▶ _SOURCE TEXT_
↓
I am planning the purchase of a new stereo audio system and need some help. Now, I would like this sound system to be small and as good sounding as possible (that includes bit perfect playback), have as few components and cables as possible, be silent (i.e. as few fans and mechanical parts as possible) and integrate with a portable player in some way. Gapless playback is a must.

What I have though about so far is using ADM AVI9.1 for speakers and amplification, connected to a Logitech Duo with an optical cable. The Duet streams music from a NetGear ReadyNAS.

Up til now I have ripped CDs on a BenQ 1640 with CDex (full paranoia) and encoded to FLAC. Ideally I'd like to avoid using CDs at all and purchase bit-perfect FLAC online, but that does not seem to be possible (yet). Since my PC is a big full-tower monster that needs to be replaced anyway (I need to upgrade the hardware to be able to do raw-converting and photo manipulation) I was wondering if there was a better way to get bit-perfect music.

So, what is really needed? Can I rip bit-perfect to FLAC on, say, an iMac? What about an Thinkpad x200 with an USB CD-RW/DVD-ROM of some sort? (Link to Lenovo's version below, other usb drives are perfectly viable options, I guess.) Or is the best way to stick my BenQ 1640 in e.g. a small Shuttle XPC?
↑
▶ _DATA EXTRACT_
↓
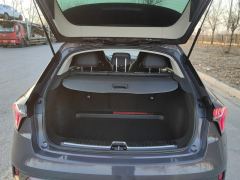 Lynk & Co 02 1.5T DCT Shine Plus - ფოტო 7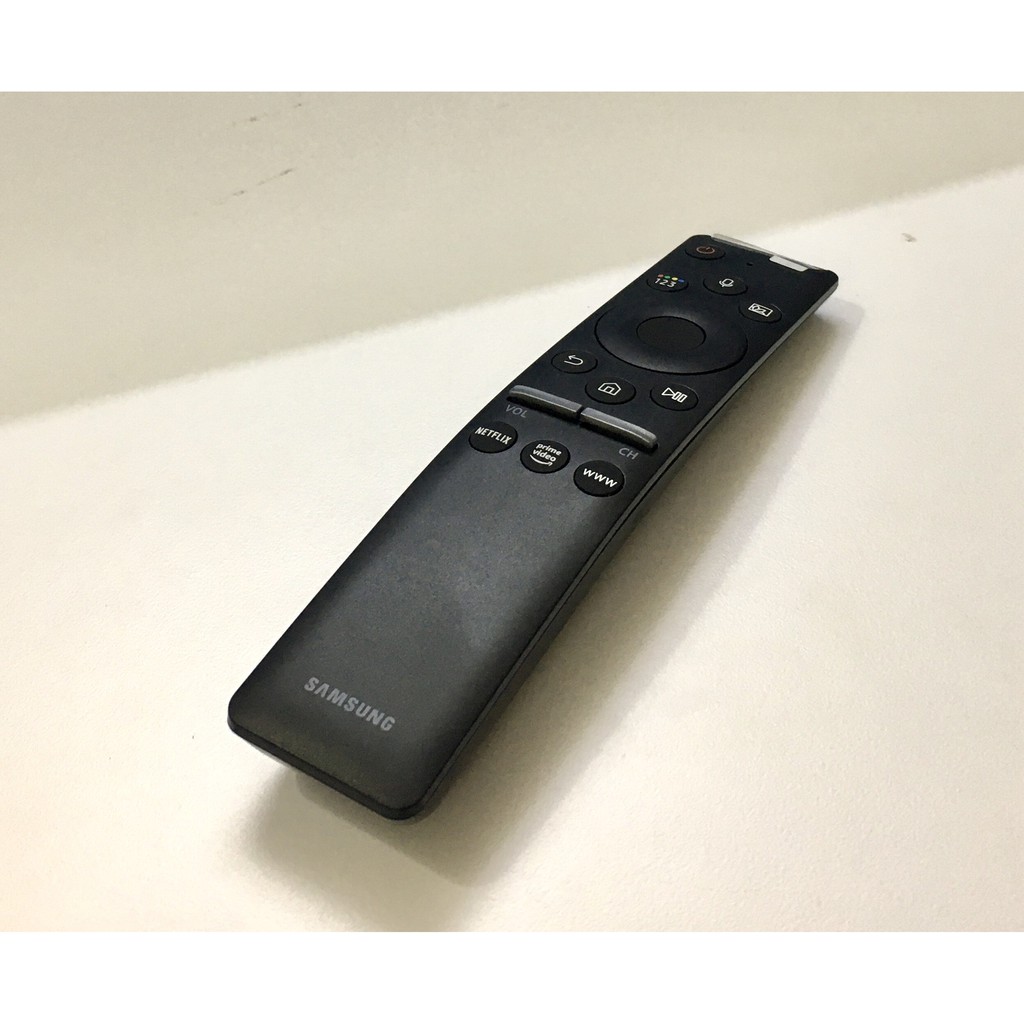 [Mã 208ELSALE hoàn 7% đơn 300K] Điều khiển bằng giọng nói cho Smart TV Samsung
↑
▶ _REQUIREMENT_
Answer from the stereo-system post:
(a) Which playback feature does the writer call a must?
(b) Which program and setting has the writer used to rip CDs so far?
(c) What work requires the writer to upgrade the PC hardware?

▶ _WRITTEN RESPONSE_
(a) Gapless playback.
(b) CDex, with full paranoia.
(c) Raw-converting and photo manipulation.